If she received the support of two former Ecology ministers, Delphine Batho and Corinne Lepage as well as Green MEP Michèle Rivasi on Thursday at a press conference in Paris, which calls her "whistleblower" She has powerful detractors as well. This is the case of the epidemiologist Ségolène Aymé, research director emeritus at Inserm, who castigates outright the "lies" and "irresponsible attitude" of Emmanuelle Amar.

Attacks that she considers "slanderous". Emmanuelle Amar directs the Remera founded in 1973 after the scandal of thalidomide, anti-nauseous which had born thousands of children without arms between 1957 and 1962. The register has helped to show the consequences of taking the antiepileptic Dépakine during pregnancy.

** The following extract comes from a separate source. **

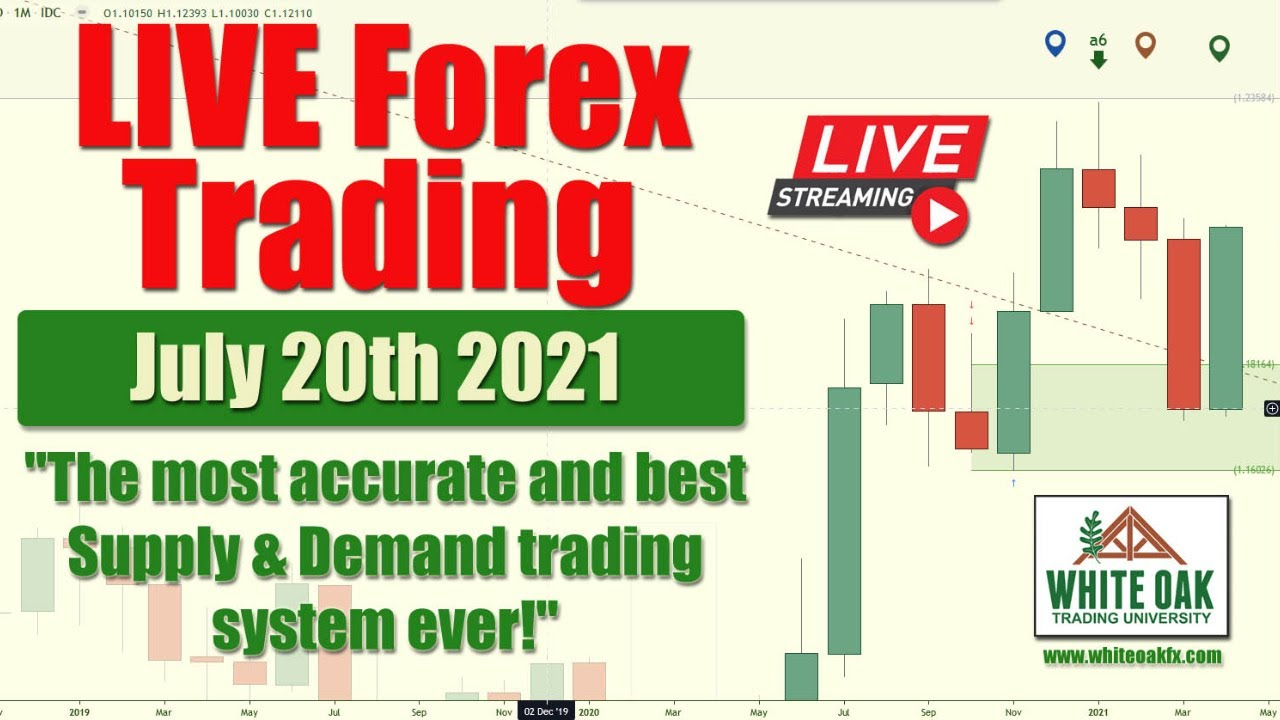 🚨 LIVE Forex Trade Opportunity & Trade Ideas - July 20th 2021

In Brittany and Loire-Atlantique

This summer, he revealed that several babies were born in recent years without hands, arms or forearms in a restricted area of ​​Ain (7 births between 2009 and 2014).
Two other groups of cases were observed, in Loire-Atlantique (3 between 2007 and 2008) and in Brittany (4 between 2011 and 2013).

After an inquiry, the public health agency France concluded in early October that the number of Ain cases was not statistically higher than the national average.
Conversely, there is, according to her, an excess of cases in Loire-Atlantique and Brittany, but which remain unexplained.

The Remera is in danger because it has been removed two major funding, including that of Inserm. It remains only the funds of Public Health France and the Agency of Medicines (ANSM), or 115'000 euros per year while it would take 250'000, according to its director who will be auditioned Tuesday at the National Assembly.
 
Emmanuelle Amar can however count on the support of Remera's scientific council, which denounced in a statement "odious attacks". "He is a brilliant person, who has courage and stubbornness," says Elisabeth Gnansia, president of the scientific council and former director of Remera.